| FOR IMMEDIATE RELEASE Sept. 21, 2003, 9:45 a.m. EDT |
For more information, please contact the ATA at thyroid@thyroid.org. |
Antibodies Against a Hormone Receptor for TSH Can Predict
Course of Eye Disease
in Common Thyroid Condition
(PALM BEACH, FLA., Sept. 21, 2003) -The prevalence and levels of thyroid-stimulating
hormone receptor antibodies (TSHR-AB) are significantly higher in patients
with a severe course of a thyroid-associated eye disease compared to patients
with a mild course, according to a new study being presented today at
the 75th Annual Meeting of the American Thyroid Association.
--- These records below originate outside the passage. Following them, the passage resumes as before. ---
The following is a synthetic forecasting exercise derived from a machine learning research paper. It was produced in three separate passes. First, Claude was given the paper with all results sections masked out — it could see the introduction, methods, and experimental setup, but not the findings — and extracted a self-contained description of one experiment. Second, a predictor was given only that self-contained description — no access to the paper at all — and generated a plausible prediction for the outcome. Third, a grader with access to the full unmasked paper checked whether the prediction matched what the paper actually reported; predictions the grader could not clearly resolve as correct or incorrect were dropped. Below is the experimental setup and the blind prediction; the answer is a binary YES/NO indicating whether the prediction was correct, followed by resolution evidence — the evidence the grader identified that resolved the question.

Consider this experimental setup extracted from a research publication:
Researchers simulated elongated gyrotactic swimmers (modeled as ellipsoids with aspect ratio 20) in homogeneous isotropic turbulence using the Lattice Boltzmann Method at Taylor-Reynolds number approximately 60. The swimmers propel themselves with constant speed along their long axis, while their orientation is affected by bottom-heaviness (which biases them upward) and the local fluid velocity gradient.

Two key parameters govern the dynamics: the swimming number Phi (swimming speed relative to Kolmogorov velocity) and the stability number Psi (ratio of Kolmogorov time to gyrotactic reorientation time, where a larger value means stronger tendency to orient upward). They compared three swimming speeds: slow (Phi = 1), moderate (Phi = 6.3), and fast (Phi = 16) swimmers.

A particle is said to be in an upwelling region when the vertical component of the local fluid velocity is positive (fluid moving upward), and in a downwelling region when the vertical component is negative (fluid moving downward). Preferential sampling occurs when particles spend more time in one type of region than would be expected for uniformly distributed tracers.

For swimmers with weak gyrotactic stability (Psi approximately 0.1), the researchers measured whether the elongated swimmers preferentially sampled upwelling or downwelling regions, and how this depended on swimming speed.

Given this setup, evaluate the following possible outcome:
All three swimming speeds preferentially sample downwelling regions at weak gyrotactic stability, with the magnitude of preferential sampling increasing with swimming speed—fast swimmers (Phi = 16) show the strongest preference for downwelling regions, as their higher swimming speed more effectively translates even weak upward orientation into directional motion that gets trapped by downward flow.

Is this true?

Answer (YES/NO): NO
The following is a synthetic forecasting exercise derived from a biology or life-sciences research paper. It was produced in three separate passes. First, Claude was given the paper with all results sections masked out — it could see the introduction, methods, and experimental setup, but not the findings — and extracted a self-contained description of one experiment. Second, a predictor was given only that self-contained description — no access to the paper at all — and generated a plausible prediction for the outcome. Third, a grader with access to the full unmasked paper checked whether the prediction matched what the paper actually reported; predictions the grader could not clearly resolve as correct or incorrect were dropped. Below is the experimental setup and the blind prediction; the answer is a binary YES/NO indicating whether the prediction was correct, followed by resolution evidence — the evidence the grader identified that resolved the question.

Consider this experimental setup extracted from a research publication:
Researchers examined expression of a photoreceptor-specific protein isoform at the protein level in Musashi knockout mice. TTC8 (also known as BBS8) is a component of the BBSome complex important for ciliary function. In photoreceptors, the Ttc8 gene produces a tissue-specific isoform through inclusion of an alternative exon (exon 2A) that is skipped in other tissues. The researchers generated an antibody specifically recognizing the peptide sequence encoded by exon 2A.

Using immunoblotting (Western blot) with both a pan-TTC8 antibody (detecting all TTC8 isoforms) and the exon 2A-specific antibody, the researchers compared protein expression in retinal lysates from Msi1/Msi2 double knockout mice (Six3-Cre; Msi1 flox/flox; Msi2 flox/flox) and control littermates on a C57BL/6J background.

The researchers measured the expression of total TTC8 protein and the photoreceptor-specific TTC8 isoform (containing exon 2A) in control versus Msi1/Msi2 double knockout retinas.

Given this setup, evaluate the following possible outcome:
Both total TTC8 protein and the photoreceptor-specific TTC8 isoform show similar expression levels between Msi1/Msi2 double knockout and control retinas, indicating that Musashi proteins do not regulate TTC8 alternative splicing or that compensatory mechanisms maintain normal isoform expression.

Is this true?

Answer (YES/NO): NO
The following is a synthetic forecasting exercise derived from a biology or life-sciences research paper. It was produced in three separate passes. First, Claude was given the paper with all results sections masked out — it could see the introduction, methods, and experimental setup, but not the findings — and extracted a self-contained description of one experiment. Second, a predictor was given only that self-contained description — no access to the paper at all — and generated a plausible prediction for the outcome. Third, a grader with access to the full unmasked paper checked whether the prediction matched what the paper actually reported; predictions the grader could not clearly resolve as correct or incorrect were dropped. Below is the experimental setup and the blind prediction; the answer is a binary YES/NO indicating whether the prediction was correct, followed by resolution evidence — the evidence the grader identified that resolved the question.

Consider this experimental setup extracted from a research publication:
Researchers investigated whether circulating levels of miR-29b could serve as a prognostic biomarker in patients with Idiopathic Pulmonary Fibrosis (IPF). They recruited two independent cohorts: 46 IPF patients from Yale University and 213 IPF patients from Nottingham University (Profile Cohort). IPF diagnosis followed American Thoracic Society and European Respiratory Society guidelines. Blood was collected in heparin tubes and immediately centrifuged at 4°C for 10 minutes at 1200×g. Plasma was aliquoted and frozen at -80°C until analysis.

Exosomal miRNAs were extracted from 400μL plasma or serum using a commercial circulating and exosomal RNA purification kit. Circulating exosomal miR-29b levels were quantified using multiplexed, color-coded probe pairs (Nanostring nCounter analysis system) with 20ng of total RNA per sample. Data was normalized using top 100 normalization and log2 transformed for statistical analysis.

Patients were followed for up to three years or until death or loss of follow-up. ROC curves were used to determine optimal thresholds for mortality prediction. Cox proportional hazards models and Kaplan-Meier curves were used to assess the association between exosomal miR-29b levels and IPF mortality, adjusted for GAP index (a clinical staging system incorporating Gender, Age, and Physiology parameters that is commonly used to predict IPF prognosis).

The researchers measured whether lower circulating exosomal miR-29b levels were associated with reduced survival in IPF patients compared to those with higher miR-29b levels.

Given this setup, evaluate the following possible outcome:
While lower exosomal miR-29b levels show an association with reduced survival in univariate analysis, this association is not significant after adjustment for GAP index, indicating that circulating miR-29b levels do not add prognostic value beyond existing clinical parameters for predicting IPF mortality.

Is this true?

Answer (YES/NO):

Based on this knowledge, physicians can predict a good or bad course of
the eye disease, called thyroid-associated ophthalmopathy (TAO), at certain
stages. The researchers believe that they can make an accurate prediction
in about half of the patients.
TAO is an inflammatory eye disease that occurs most in cases of autoimmune
hyperthyroidism, known as Graves' disease, a common form of the overactive
thyroid condition often characterized by goiter and a slight protrusion
of the eyeballs. Half of the patients with Graves' disease show signs
of eye disease. Graves' hyperthyroidism affects 22 out of 1000 people.
The symptoms of TAO, which is also called Graves' ophthalmopathy, are
lid retraction, inflammatory lid and conjunctival swellings, forward projection
or displacement of the eyeball, impairment of eye motility with double
vision and blurred vision due to dryness of the surface of the eye, and
very rarely optic nerve compression. The severity of the eye disease goes
along with the severity of thyroid disease in many cases.
To evaluate the influence of TSH-receptor antibodies on predicting the
course of TAO, researchers in Germany identified 66 patients with TAO
and monitored their progress over two years. Their antibodies were measured
within four, eight, 12, 16, 20, and 24 months after the onset of TAO.
After two years, the patients were classified into having either a bad
or good course of the disease. The classification was done with a certain
severity and activity score, and the physician classifying the cases was
unaware of the antibody levels. The researchers note that the newest,
most sensitive assay, using the human TSH receptor, was used to measure
TSHR-AB.
Anja K. Eckstein, MD, PhD, of the University Eye Hospital in Essen, Germany,
and lead author of the study, explained that many studies have addressed
the issue of using TSHR-AB to classify TAO. However, until recently, "The
overall picture has been inconclusive due to differences in the classification
of the patients and low sensitivity of former assay systems," she
said. "A number of recent clinical and experimental studies applying
a more stringent selection criteria found evidence that TSH receptor antibodies
trigger the autoimmune process in TAO. But we are the first who have shown
that TSH receptor antibodies not only trigger but also constantly maintain
the autoimmune process in the eye."
Dr. Eckstein advises ophthalmologists to use TSH receptor antibody prevalence
and levels as an additional marker to estimate the risk for a bad or good
course of TAO. "The study provides certain levels to guide physicians
in predicting the course of the disease," she added.